EXCERPTED PASSAGE:
(begin)

AP Stats course Teacher: Hans van der Zwan Handout week 49
Literature Starnes D. S., et al. (2015). The Practice of Statistics (5th ed.). New York: W. H. Freeman and Company/BFW.
Topic: Transforming Random Variables Book: pp. 363-368
See homework previous lesson
Discuss
Linear Transformations applied on Random Variables Influence of linear transformations on the Expected Value and Standard Deviation of a Random Variable are given by rules (1) and (2) below.
Note: rules (1) to (5) are given without a formal proof. The text book discusses most the rules using one example. Of course one example is not a formal proof!

(end)

RECORDS PROVIDED:
(begin)

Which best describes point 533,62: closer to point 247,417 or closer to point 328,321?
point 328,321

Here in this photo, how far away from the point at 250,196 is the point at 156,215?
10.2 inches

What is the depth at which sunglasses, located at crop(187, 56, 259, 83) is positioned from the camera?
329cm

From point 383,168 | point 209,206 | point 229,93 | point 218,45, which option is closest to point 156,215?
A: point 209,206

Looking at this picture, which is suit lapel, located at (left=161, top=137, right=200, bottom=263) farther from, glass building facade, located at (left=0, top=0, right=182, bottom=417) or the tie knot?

(end)

TASK INSTRUCTIONS:
(a) Give each piece of bibliographic information in the literature reference of the statistics handout above, one per line, labeling each piece by what it is (such as author or year).
(b) Write out the statistics handout word for word, from "AP Stats course" up to and including "a formal proof!".

REPLIES:
(a)
Author: Starnes D. S., et al.
Year: 2015
Title: The Practice of Statistics
Edition: 5th ed.
Place: New York
Publisher: W. H. Freeman and Company/BFW

(b)
AP Stats course Teacher: Hans van der Zwan Handout week 49
Literature Starnes D. S., et al. (2015). The Practice of Statistics (5th ed.). New York: W. H. Freeman and Company/BFW.
Topic: Transforming Random Variables Book: pp. 363-368
See homework previous lesson
Discuss
Linear Transformations applied on Random Variables Influence of linear transformations on the Expected Value and Standard Deviation of a Random Variable are given by rules (1) and (2) below.
Note: rules (1) to (5) are given without a formal proof. The text book discusses most the rules using one example. Of course one example is not a formal proof!